By Anna Landsverk
In a boisterous room of the CMU, students are deciding the fate of the world—or at least they’re trying to.
On Nov. 4-5, 18 students from MSUM’s Model United Nations (MUN) met for their first ever on-campus conference in the ballroom. This conference served as a dry run for the club’s many first-time members before bigger conferences later in the academic year.
Photo by: Aaron Simmons
MSUM Model UN delegates pose with their country cards.
“Today they took a little while to warm up, but once they warmed up, I think they did as well as any other student(s) I’ve seen do this,” David Kujawa, the conference chair and former MUN president, said. “I think they’re doing well, I think they’re learning a lot, and I hope to see them continue to do well.”
The delegates, representing different countries from the UN, gathered to write, debate and modify resolutions and amendments on pressing current issues. Although the delegates use parliamentary procedures and terms, the members also seemed to enjoy their time. Between the rounds, there were jokes, cookies and camaraderie.
Besides the general resolutions, the delegates also practiced their committee work over the weekend in the social, humanitarian and cultural committee. The discussions got a little fiery as the delegates worked on refugee policies, which was one of the most hot-button issues of the conference. Eric Thibert, a new MUN member and delegate for China, said that when delegates act how their nations would, it can be hard to find a compromise.
“Everyone here getting into the character of their country, trying to represent their position passionately—it does get kind of heated on an issue like (refugees),” Thibert said.
However, the more experienced members stick closely to their country’s foreign policy no matter how tense things get.
“I think of myself as going under a veil, and it’s like, ‘OK, I’m Israel,’” MUN vice president Marie Ziegelski said. “I know that other countries like to go out of the box and be like, ‘Well, in order for this to pass, we need to form a coalition, and I’m willing to go rogue from my country’s foreign policy in order to do it.’”
Despite the high number of new club members, she said she was not disappointed by the outcomes of the event.
“We were concerned that we weren’t going to have enough debate and discussion, but I was very impressed.”
For the students, everything is a learning opportunity in diplomacy. Kujawa said that one of benefits of the club is broadening the educational experience for its members.
“It helps students understand different nations across the world, which I think that a lot of our education is sorely lacking in nowadays,” Kujawa said. “When they’re able to act out representatives of a certain country, they’re better able to understand why countries do the things they do and what kind of interests certain countries have in the world and international relations.”

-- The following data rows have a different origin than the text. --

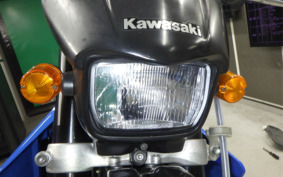 KAWASAKI KLX250D TRACKER LX250E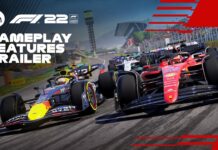 F1 22 : le week-end de course entièrement repensé F1 22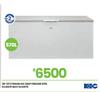 KIC 570Ltr WHT Deep Fridge/Freezer KCG570/KCG575 20-137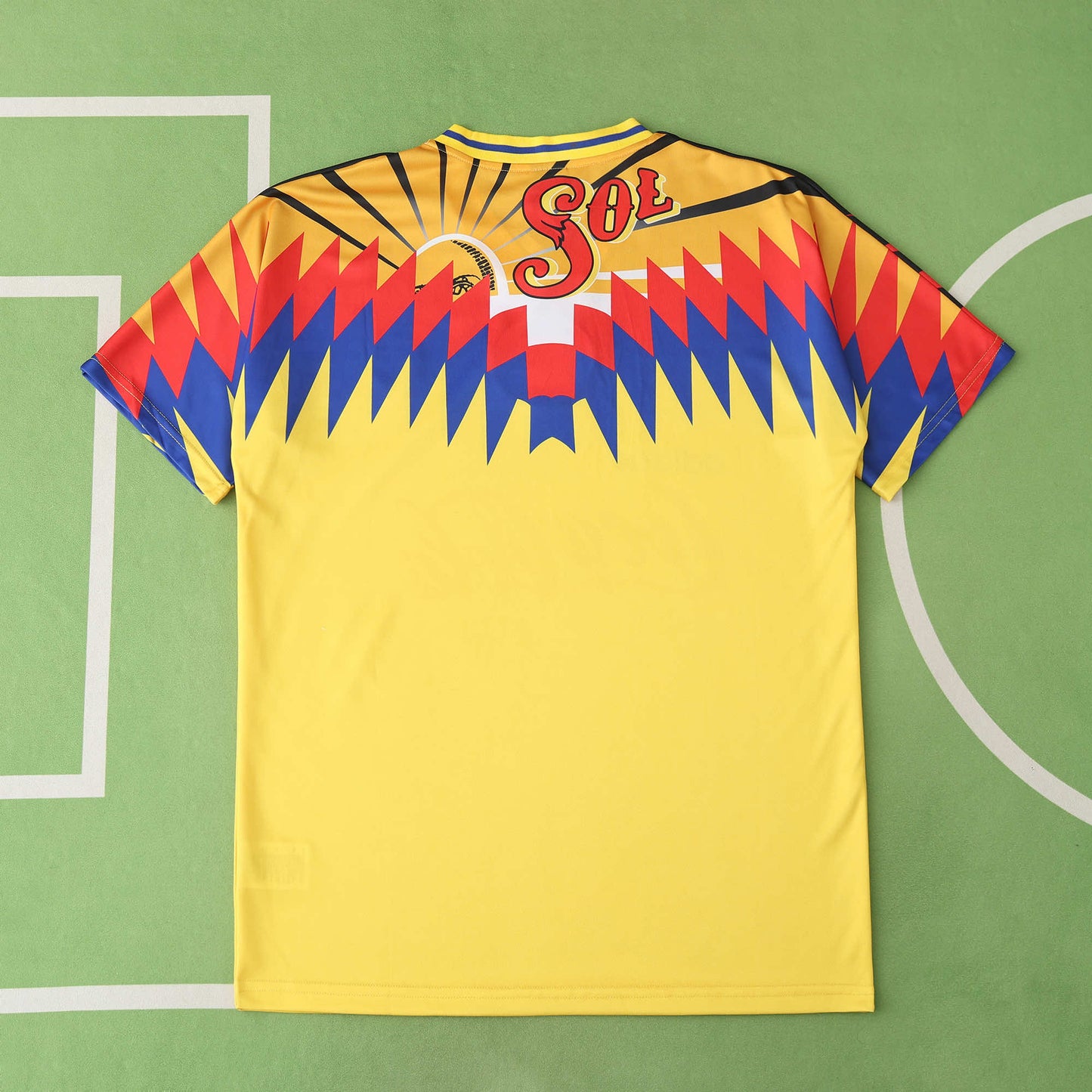 1995 season Club América home retro Fan version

The club officers hope to eventually expand the conference beyond just the MSUM members to other MUN teams around Fargo-Moorhead and beyond. Since this year’s conference went well, the officers are building their hosting experience in preparation for future years. They hope to have a smaller version of the regional Arrowhead conference, which moves around the Midwest each year.
“It’s kind of difficult, when we don’t know how to put together a conference, to put together a polished conference because it is student-run,” Ziegelski said. “The big conference we go to in the spring, Arrowhead—that’s set up by an actual Model UN organization. … So it’s nice to start small and then say, ‘OK, so we know how to do this and this, now let’s expand.’”

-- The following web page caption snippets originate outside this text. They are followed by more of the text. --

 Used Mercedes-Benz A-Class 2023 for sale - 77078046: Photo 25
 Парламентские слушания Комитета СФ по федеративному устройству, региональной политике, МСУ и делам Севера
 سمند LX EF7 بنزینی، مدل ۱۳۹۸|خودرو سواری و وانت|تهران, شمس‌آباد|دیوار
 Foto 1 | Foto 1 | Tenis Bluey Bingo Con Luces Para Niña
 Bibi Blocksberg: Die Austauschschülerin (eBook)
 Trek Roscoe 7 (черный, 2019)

There are MUN clubs at neighboring schools and throughout the state, so there should be enough teams to collaborate with in the future.

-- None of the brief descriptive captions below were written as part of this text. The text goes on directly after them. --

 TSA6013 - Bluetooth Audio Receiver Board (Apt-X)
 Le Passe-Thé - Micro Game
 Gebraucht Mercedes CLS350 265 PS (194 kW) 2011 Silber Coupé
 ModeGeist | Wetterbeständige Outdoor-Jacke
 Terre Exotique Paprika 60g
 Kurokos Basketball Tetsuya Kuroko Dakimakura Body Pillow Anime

“I know that NDSU had a team for a while, I know UND does, (and) Concordia would probably definitely be interested in (it), especially with their language villages,” Kujawa said. “When we go to Arrowhead, it’s packed. There’s hundreds of students there participating in Model UN. So there’s definitely a lot of interest.”
Thibert said he was excited for future conferences, and he was optimistic that MUN can expand its presence on campus.
I’ve really liked what I’ve seen,” Thibert said. “If the organization of the activity is popularized on campus, if more people are made aware of it, there’d be a lot more interest. … The biggest part of getting more people involved is just letting them know that it exists and that it’s here.”